**SET TASK**:
Reformat all of the material below as a numbered list, leaving out the blank lines.

◇ ◇ ◇ ◇

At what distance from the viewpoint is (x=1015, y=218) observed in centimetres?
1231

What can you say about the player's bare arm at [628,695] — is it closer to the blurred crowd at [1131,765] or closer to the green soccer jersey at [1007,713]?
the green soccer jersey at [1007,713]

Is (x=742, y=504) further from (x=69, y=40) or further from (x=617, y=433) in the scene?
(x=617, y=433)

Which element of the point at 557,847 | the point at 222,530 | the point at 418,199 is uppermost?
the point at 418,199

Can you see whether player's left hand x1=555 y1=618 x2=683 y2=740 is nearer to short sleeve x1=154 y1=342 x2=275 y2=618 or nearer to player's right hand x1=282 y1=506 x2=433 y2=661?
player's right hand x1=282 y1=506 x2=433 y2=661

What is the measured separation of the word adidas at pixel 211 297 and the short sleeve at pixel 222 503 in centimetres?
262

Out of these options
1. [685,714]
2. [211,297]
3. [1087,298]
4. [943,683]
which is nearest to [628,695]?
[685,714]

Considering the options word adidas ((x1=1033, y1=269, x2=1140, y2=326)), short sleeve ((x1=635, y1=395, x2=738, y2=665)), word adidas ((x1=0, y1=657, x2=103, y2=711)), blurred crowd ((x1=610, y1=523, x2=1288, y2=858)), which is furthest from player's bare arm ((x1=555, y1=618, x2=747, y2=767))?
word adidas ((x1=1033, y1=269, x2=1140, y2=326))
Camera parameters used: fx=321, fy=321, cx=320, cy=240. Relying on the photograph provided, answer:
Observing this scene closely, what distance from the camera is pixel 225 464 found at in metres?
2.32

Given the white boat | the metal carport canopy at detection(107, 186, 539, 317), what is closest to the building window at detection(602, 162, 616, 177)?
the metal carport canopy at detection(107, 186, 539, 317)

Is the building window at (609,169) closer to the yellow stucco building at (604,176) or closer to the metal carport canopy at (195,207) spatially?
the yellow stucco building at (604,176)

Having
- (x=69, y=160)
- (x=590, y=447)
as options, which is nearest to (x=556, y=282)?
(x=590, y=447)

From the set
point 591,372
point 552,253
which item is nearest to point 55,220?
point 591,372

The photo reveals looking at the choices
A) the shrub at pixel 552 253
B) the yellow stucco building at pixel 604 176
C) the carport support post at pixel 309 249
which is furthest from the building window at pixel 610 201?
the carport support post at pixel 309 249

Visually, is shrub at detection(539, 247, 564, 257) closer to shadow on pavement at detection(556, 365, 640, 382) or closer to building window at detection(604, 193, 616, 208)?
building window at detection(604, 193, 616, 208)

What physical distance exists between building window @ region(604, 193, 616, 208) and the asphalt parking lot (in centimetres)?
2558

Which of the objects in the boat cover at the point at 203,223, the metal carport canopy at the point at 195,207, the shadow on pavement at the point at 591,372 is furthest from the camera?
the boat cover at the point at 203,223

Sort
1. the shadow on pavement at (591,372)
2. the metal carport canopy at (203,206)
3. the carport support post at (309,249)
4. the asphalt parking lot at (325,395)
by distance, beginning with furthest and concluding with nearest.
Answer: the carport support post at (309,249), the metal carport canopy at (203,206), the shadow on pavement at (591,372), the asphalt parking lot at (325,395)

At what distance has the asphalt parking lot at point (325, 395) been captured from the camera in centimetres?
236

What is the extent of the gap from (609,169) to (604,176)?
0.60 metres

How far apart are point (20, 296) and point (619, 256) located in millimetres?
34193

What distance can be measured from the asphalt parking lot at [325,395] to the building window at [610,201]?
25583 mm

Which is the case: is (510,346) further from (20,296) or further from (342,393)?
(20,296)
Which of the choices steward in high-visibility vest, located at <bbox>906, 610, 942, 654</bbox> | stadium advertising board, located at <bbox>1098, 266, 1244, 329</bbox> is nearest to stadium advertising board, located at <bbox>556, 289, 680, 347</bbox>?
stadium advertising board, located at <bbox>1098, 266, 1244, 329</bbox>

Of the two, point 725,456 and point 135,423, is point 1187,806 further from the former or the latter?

◇ ◇ ◇ ◇

**RESULT**:
1. At what distance from the viewpoint is (x=1015, y=218) observed in centimetres?
2. 1231
3. What can you say about the player's bare arm at [628,695] — is it closer to the blurred crowd at [1131,765] or closer to the green soccer jersey at [1007,713]?
4. the green soccer jersey at [1007,713]
5. Is (x=742, y=504) further from (x=69, y=40) or further from (x=617, y=433) in the scene?
6. (x=617, y=433)
7. Which element of the point at 557,847 | the point at 222,530 | the point at 418,199 is uppermost?
8. the point at 418,199
9. Can you see whether player's left hand x1=555 y1=618 x2=683 y2=740 is nearer to short sleeve x1=154 y1=342 x2=275 y2=618 or nearer to player's right hand x1=282 y1=506 x2=433 y2=661?
10. player's right hand x1=282 y1=506 x2=433 y2=661
11. What is the measured separation of the word adidas at pixel 211 297 and the short sleeve at pixel 222 503 in centimetres?
12. 262
13. Out of these options
14. 1. [685,714]
15. 2. [211,297]
16. 3. [1087,298]
17. 4. [943,683]
18. which is nearest to [628,695]?
19. [685,714]
20. Considering the options word adidas ((x1=1033, y1=269, x2=1140, y2=326)), short sleeve ((x1=635, y1=395, x2=738, y2=665)), word adidas ((x1=0, y1=657, x2=103, y2=711)), blurred crowd ((x1=610, y1=523, x2=1288, y2=858)), which is furthest from player's bare arm ((x1=555, y1=618, x2=747, y2=767))?
21. word adidas ((x1=1033, y1=269, x2=1140, y2=326))
22. Camera parameters used: fx=321, fy=321, cx=320, cy=240. Relying on the photograph provided, answer:
23. Observing this scene closely, what distance from the camera is pixel 225 464 found at in metres?
24. 2.32
25. Given the white boat | the metal carport canopy at detection(107, 186, 539, 317), what is closest to the building window at detection(602, 162, 616, 177)?
26. the metal carport canopy at detection(107, 186, 539, 317)
27. Is the building window at (609,169) closer to the yellow stucco building at (604,176) or closer to the metal carport canopy at (195,207) spatially?
28. the yellow stucco building at (604,176)
29. Having
30. - (x=69, y=160)
31. - (x=590, y=447)
32. as options, which is nearest to (x=556, y=282)?
33. (x=590, y=447)
34. From the set
35. point 591,372
36. point 552,253
37. which item is nearest to point 55,220?
38. point 591,372
39. The photo reveals looking at the choices
40. A) the shrub at pixel 552 253
41. B) the yellow stucco building at pixel 604 176
42. C) the carport support post at pixel 309 249
43. which is furthest from the building window at pixel 610 201?
44. the carport support post at pixel 309 249
45. Visually, is shrub at detection(539, 247, 564, 257) closer to shadow on pavement at detection(556, 365, 640, 382) or closer to building window at detection(604, 193, 616, 208)?
46. building window at detection(604, 193, 616, 208)
47. What physical distance exists between building window @ region(604, 193, 616, 208) and the asphalt parking lot (in centimetres)?
48. 2558
49. Which of the objects in the boat cover at the point at 203,223, the metal carport canopy at the point at 195,207, the shadow on pavement at the point at 591,372 is furthest from the camera?
50. the boat cover at the point at 203,223
51. Sort
52. 1. the shadow on pavement at (591,372)
53. 2. the metal carport canopy at (203,206)
54. 3. the carport support post at (309,249)
55. 4. the asphalt parking lot at (325,395)
56. by distance, beginning with furthest and concluding with nearest.
57. Answer: the carport support post at (309,249), the metal carport canopy at (203,206), the shadow on pavement at (591,372), the asphalt parking lot at (325,395)
58. At what distance has the asphalt parking lot at point (325, 395) been captured from the camera in centimetres?
59. 236
60. What is the extent of the gap from (609,169) to (604,176)?
61. 0.60 metres
62. How far apart are point (20, 296) and point (619, 256) located in millimetres?
63. 34193
64. What distance can be measured from the asphalt parking lot at [325,395] to the building window at [610,201]?
65. 25583 mm
66. Which is the case: is (510,346) further from (20,296) or further from (342,393)?
67. (20,296)
68. Which of the choices steward in high-visibility vest, located at <bbox>906, 610, 942, 654</bbox> | stadium advertising board, located at <bbox>1098, 266, 1244, 329</bbox> is nearest to stadium advertising board, located at <bbox>556, 289, 680, 347</bbox>?
69. stadium advertising board, located at <bbox>1098, 266, 1244, 329</bbox>
70. Of the two, point 725,456 and point 135,423, is point 1187,806 further from the former or the latter?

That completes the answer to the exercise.